Ist jetzt schon das Kursniveau für Zu- oder Neukäufe erreicht?

In so einer Marktphase könne niemand sagen, wann die Kehrtwende kommt, sagt Sparinvest-Experte Szopo. Er würde niemandem raten, groß auszusteigen, aber auch niemandem, jetzt schon einzusteigen: "Den Mutigen gehört nicht immer die Welt." "Mein Geld bleibt in Aktien", lautet die Devise von James Bateman, Experte des Fondsriesen Fidelity. Er wechsle aber und kaufe bei schwächeren Kursen sogenannte Value-Aktien von Unternehmen mit gesunder Bilanz. In Phasen wie der jetzigen würden jene gewinnen, die kühlen Kopf bewahren, während andere ihren verlieren. Alle Experten schwören die Anleger darauf ein, dass die Schönwetterphase an den Börsen (siehe Grafik unten) zu Ende geht. Sie erwarten zwar insgesamt ein positives Aktienjahr.

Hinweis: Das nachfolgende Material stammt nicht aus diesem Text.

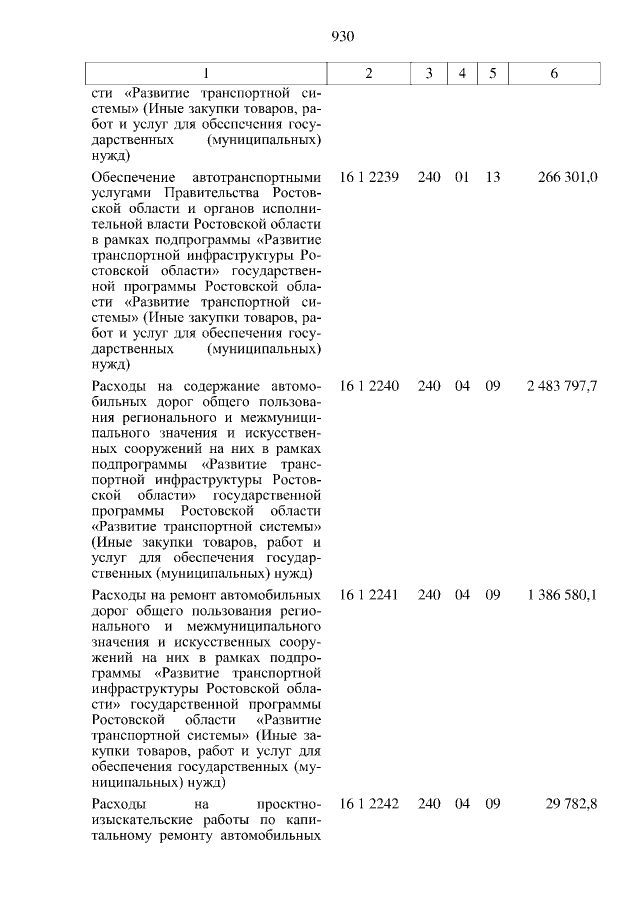 930

| 1 | 2 | 3 | 4 | 5 | 6 |
|---|---|---|---|---|---|
| сти «Развитие транспортной системы» (Иные закупки товаров, работ и услуг для обеспечения государственных (муниципальных) нужд) | | | | | |
| Обеспечение автотранспортными услугами Правительства Ростовской области и органов исполнительной власти Ростовской области в рамках подпрограммы «Развитие транспортной инфраструктуры Ростовской области» государственной программы Ростовской области «Развитие транспортной системы» (Иные закупки товаров, работ и услуг для обеспечения государственных (муниципальных) нужд) | 16 1 2239 | 240 | 01 | 13 | 266 301,0 |
| Расходы на содержание автомобильных дорог общего пользования регионального и межмуниципального значения и искусственных сооружений на них в рамках подпрограммы «Развитие транспортной инфраструктуры Ростовской области» государственной программы Ростовской области «Развитие транспортной системы» (Иные закупки товаров, работ и услуг для обеспечения государственных (муниципальных) нужд) | 16 1 2240 | 240 | 04 | 09 | 2 483 797,7 |
| Расходы на ремонт автомобильных дорог общего пользования регионального и межмуниципального значения и искусственных сооружений на них в рамках подпрограммы «Развитие транспортной инфраструктуры Ростовской области» государственной программы Ростовской области «Развитие транспортной системы» (Иные закупки товаров, работ и услуг для обеспечения государственных (муниципальных) нужд) | 16 1 2241 | 240 | 04 | 09 | 1 386 580,1 |
| Расходы на проектно-изыскательские работы по капитальному ремонту автомобильных | 16 1 2242 | 240 | 04 | 09 | 29 782,8 |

Zwischendurch könne es aber immer wieder Korrekturen um zehn Prozent und mehr geben – was als Kaufgelegenheit genutzt werden könnte.

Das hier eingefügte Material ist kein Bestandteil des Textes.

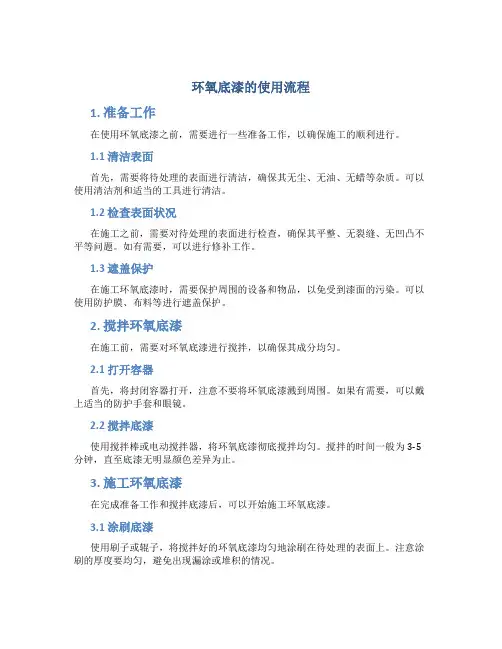 环氧底漆的使用流程

1. 准备工作

在使用环氧底漆之前，需要进行一些准备工作，以确保施工的顺利进行。

1.1 清洁表面

首先，需要将待处理的表面进行清洁，确保其无尘、无油、无蜡等杂质。可以使用清洁剂和适当的工具进行清洁。

1.2 检查表面状况

在施工之前，需要对待处理的表面进行检查，确保其平整、无裂缝、无凹凸不平等问题。如有需要，可以进行修补工作。

1.3 遮盖保护

在施工环氧底漆时，需要保护周围的设备和物品，以免受到漆面的污染。可以使用防护膜、布料等进行遮盖保护。

2. 搅拌环氧底漆

在施工前，需要对环氧底漆进行搅拌，以确保其成分均匀。

2.1 打开容器

首先，将封闭容器打开，注意不要将环氧底漆溅到周围。如果有需要，可以戴上适当的防护手套和眼镜。

2.2 搅拌底漆

使用搅拌棒或电动搅拌器，将环氧底漆彻底搅拌均匀。搅拌的时间一般为 3-5 分钟，直至底漆无明显颜色差异为止。

3. 施工环氧底漆

在完成准备工作和搅拌底漆后，可以开始施工环氧底漆。

3.1 涂刷底漆

使用刷子或辊子，将搅拌好的环氧底漆均匀地涂刷在待处理的表面上。注意涂刷的厚度要均匀，避免出现漏涂或堆积的情况。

Waren die Verluste der vergangenen Börsentage übertrieben?

Die Aktienprofis gehen davon aus, dass die panischen Reaktionen der Anleger auf die voraussichtliche Zinsstrategie in den USA sehr wohl übertrieben war. Nur schockartige Zinserhöhungen wären Grund für eine derartige Panik. Dass es mit dem Dow Jones am Montag derart rasch nach unten gegangen ist, hat auch mit der "Technik" zu tun. Werden Kursmarken nach unten durchbrochen, werden mittels Computerprogrammen automatisch weitere Aktien verkauft. Das verstärkt die Talfahrt. Experten bezeichnen dieses Phänomen als "Flash Crash".